You need a bigger boat
A large, reliable tender boat is your lifeline offshore. It took Addy eight months to rehab his 1978 Sea Ox 2300 into something useable, but it’s a seaworthy vessel now. “The floor was rotten. It needed a new transom. The motor didn’t run. The stringers were rotted—but the fiberglass hull was structurally sound,” he said. “The hull was what I was really after.”
With the help of Ken Guan, a master mechanic friend, all the wood was replaced or re-glassed. They built a higher transom, and installed a welded motor mount. The new steering console is small, to maximize deck space. There’s probably $6,000 to $7,000 in the whole rig. It’s a lot of money, but nothing compared to the $30,000 sticker on a new 23-foot tender boat.
Layout for the layouts
Addy has six layout boats, but he usually hunts from his Waterfowl Works Legacy 2 Man boat, which weighs nearly 200 pounds. Launching it in rough seas is no small challenge, so Addy devised a system of bow rollers from an old trailer, mounted to the bow of his Sea Ox, to make it easy. A custom bunk board runs across the beam of the tender and locks the layout boat in place when it’s not deployed.
Set the spread
After the layout is launched and anchored fore and aft, Addy checks both the wind and tide. As with any duck setup, he wants birds decoying into the wind, but a strong current can complicate things.
He typically uses seven dozen decoys rigged on longlines: three lines of scoters, two lines of long-tails, a line of bluebills, a mixed line of buffleheads and assorted divers, plus some single decoys and a floating wing-spinner decoy (like a Mojo Bluebill). “I’d rather set a smaller spread that I can pick up and move quickly if the hunting is slow than grind it out in a bad spot,” Addy says.
The decoys are secured with braided decoy cord drops to a quarter-inch sinking main line. He puts six decoys on most lines, then attaches a D-ring to the end. He secures the lines with a grapple hook or an old sash window weight. He does extend one longer line downwind of the layout, and many ducks will work right up that into the main body of the spread. Addy breaks up the otherwise straight rows of decoys with a few single drops, and the result is a realistic rendition of a raft of sea ducks on open water.
With the rig set, the shooters then simply step into the layout boat, hunker down, and keep still. The boat itself has a clear plastic spray shield to keep cold saltwater off the hunters while maintaining the low profile. “People say sea ducks are dumb, and sometimes they are,” Addy says, “but not when they’ve been shot at all season.”
Sea duck hunting can be dangerous. “People die every duck season on the big water,” Addy says. “Staying safe is the most important part.”
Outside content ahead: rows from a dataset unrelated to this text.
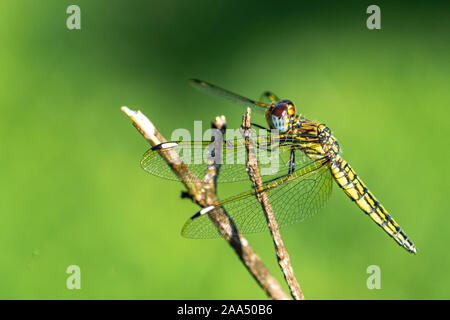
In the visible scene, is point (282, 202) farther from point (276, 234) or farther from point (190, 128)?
point (190, 128)

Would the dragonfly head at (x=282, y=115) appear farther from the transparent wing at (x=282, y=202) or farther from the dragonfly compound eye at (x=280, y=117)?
the transparent wing at (x=282, y=202)

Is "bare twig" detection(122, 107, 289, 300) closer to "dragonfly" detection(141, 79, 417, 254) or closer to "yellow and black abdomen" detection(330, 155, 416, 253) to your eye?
"dragonfly" detection(141, 79, 417, 254)

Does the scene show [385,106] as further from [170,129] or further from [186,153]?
[186,153]

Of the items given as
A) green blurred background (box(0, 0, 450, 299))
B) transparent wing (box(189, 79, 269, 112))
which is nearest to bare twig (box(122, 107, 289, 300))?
transparent wing (box(189, 79, 269, 112))

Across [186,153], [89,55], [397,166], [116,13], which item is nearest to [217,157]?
[186,153]
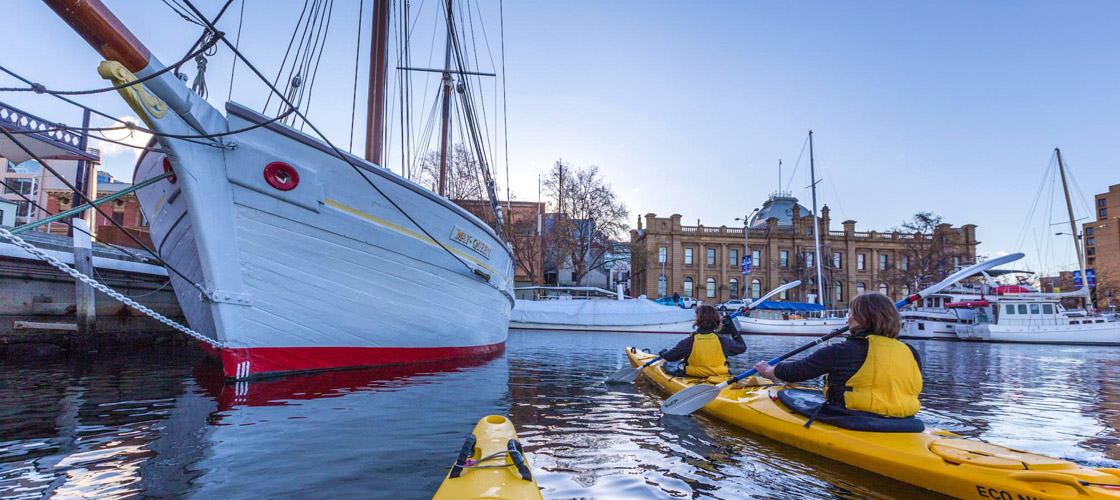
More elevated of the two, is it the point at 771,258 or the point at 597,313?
the point at 771,258

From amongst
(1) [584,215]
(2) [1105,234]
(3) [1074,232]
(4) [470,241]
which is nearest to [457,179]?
(1) [584,215]

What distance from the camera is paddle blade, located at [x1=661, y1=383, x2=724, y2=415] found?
241 inches

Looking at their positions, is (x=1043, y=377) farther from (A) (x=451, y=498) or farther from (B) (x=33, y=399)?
(B) (x=33, y=399)

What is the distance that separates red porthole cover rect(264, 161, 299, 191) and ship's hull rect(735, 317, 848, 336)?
28.3m

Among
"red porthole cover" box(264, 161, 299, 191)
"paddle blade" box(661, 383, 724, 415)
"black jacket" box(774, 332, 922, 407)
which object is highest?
"red porthole cover" box(264, 161, 299, 191)

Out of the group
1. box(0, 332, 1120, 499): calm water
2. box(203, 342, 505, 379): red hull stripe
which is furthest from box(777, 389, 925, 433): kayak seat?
box(203, 342, 505, 379): red hull stripe

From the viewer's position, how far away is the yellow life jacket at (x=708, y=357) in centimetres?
739

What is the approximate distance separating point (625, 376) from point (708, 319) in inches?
92.7

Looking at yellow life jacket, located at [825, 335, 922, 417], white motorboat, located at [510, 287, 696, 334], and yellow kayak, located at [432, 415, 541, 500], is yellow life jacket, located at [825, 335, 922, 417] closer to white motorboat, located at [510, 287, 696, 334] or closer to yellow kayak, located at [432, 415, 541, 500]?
yellow kayak, located at [432, 415, 541, 500]

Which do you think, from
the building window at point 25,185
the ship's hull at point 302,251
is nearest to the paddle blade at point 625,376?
the ship's hull at point 302,251

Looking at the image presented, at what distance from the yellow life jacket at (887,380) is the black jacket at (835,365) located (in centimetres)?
5

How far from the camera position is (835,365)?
431cm

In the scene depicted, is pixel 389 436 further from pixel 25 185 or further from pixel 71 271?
pixel 25 185

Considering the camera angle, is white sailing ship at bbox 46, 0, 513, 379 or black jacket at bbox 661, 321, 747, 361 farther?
black jacket at bbox 661, 321, 747, 361
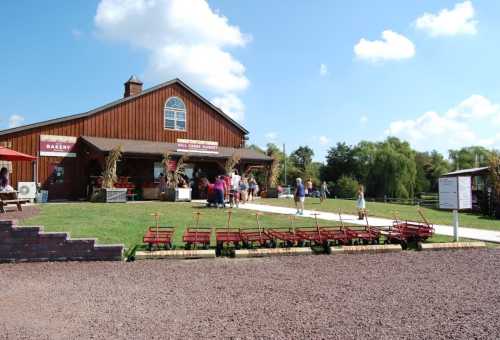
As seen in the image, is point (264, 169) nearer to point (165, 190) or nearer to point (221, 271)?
point (165, 190)

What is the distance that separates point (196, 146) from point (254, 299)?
2002 centimetres

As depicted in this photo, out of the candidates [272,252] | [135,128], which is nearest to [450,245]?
[272,252]

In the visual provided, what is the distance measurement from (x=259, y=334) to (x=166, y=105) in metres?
23.8

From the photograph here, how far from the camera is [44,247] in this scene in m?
8.73

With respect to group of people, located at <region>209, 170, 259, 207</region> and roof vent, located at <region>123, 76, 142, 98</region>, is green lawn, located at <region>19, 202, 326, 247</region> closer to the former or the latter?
group of people, located at <region>209, 170, 259, 207</region>

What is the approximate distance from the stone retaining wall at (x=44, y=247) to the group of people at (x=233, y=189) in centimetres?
857

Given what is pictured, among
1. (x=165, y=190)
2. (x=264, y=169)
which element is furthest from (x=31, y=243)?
(x=264, y=169)

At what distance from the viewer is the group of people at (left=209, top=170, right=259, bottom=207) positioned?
17.3 meters

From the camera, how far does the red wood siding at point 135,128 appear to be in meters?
21.9

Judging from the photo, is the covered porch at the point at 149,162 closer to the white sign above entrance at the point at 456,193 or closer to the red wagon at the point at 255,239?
the red wagon at the point at 255,239

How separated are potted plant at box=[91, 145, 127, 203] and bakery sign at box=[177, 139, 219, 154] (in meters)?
4.30

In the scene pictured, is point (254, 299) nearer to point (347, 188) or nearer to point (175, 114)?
point (175, 114)

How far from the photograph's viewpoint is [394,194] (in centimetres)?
5834

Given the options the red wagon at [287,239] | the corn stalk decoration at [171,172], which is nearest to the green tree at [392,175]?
the corn stalk decoration at [171,172]
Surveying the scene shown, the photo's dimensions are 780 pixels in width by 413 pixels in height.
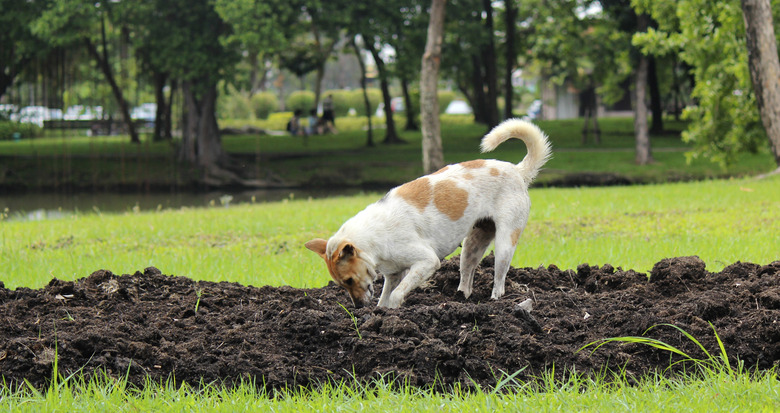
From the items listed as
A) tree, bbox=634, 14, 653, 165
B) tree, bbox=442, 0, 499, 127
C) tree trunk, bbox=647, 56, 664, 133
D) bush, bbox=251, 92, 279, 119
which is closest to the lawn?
tree, bbox=634, 14, 653, 165

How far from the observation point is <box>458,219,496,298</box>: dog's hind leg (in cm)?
656

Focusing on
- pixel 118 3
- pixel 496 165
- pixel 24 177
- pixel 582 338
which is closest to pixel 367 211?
pixel 496 165

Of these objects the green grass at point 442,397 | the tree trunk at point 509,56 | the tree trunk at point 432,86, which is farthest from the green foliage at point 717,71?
the green grass at point 442,397

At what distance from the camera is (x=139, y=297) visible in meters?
6.54

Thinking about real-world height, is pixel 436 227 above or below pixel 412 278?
above

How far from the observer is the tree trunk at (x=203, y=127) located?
3322cm

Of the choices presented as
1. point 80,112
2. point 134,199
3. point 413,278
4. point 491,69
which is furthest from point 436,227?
point 80,112

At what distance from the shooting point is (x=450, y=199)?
600cm

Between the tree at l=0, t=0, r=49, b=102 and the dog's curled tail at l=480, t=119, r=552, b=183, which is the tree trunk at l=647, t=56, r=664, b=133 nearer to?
the tree at l=0, t=0, r=49, b=102

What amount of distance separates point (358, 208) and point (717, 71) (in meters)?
12.7

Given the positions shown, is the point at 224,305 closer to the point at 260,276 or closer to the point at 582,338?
the point at 260,276

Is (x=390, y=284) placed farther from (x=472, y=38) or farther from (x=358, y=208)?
(x=472, y=38)

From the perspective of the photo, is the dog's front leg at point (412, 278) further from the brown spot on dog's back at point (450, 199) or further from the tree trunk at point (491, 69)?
the tree trunk at point (491, 69)

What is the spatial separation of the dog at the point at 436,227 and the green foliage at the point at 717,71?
54.5 ft
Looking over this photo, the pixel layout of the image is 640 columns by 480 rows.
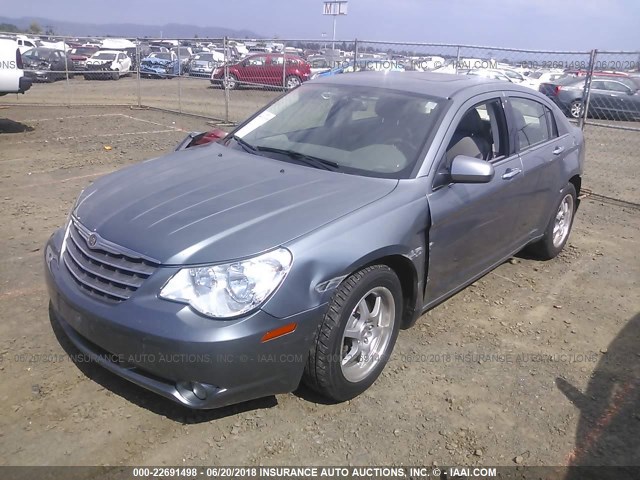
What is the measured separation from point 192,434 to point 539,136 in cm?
373

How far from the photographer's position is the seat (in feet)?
12.6

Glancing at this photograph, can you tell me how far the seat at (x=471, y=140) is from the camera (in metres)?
3.85

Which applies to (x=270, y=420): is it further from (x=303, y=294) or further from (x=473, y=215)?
(x=473, y=215)

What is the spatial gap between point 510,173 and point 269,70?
46.9 ft

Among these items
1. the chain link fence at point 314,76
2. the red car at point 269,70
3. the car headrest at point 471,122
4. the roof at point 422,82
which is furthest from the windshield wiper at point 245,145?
the red car at point 269,70

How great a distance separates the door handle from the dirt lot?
3.44 feet

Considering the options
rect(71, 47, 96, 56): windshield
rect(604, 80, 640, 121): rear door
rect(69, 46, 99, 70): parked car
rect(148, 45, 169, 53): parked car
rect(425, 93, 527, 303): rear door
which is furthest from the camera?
rect(148, 45, 169, 53): parked car

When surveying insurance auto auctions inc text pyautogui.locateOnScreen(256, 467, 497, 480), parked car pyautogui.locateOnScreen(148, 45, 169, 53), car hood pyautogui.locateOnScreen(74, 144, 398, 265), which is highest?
parked car pyautogui.locateOnScreen(148, 45, 169, 53)

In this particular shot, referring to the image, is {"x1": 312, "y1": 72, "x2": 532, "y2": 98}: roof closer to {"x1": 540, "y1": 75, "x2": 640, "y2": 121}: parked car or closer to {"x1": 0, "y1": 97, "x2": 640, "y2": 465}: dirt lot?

A forward-mounted box in the tender boat has life jackets, a fire extinguisher, and flares. Addy’s Lowrance unit is hardwired to the VHF marine radio, and there’s a panic button that will mayday the Coast Guard with coordinates on a single push. The hunters in the layouts have two-way radios as well to call the tender if needed—usually for picking up downed ducks or begging for more shells.
Sea duck jerky
Sea ducks need a little more help in the kitchen than a pintail or grain-fed mallard.
They’re perfectly edible in a gumbo or curry, but they make excellent jerky. Breast them out, brine the fillets, and marinate them before slicing them thin and sticking them on the smoker or dehydrator. I like them spicy, so I add plenty of Sriracha to the marinade. The key to sea duck cooking is removing all the fat—which tastes fishy—from the breast meat.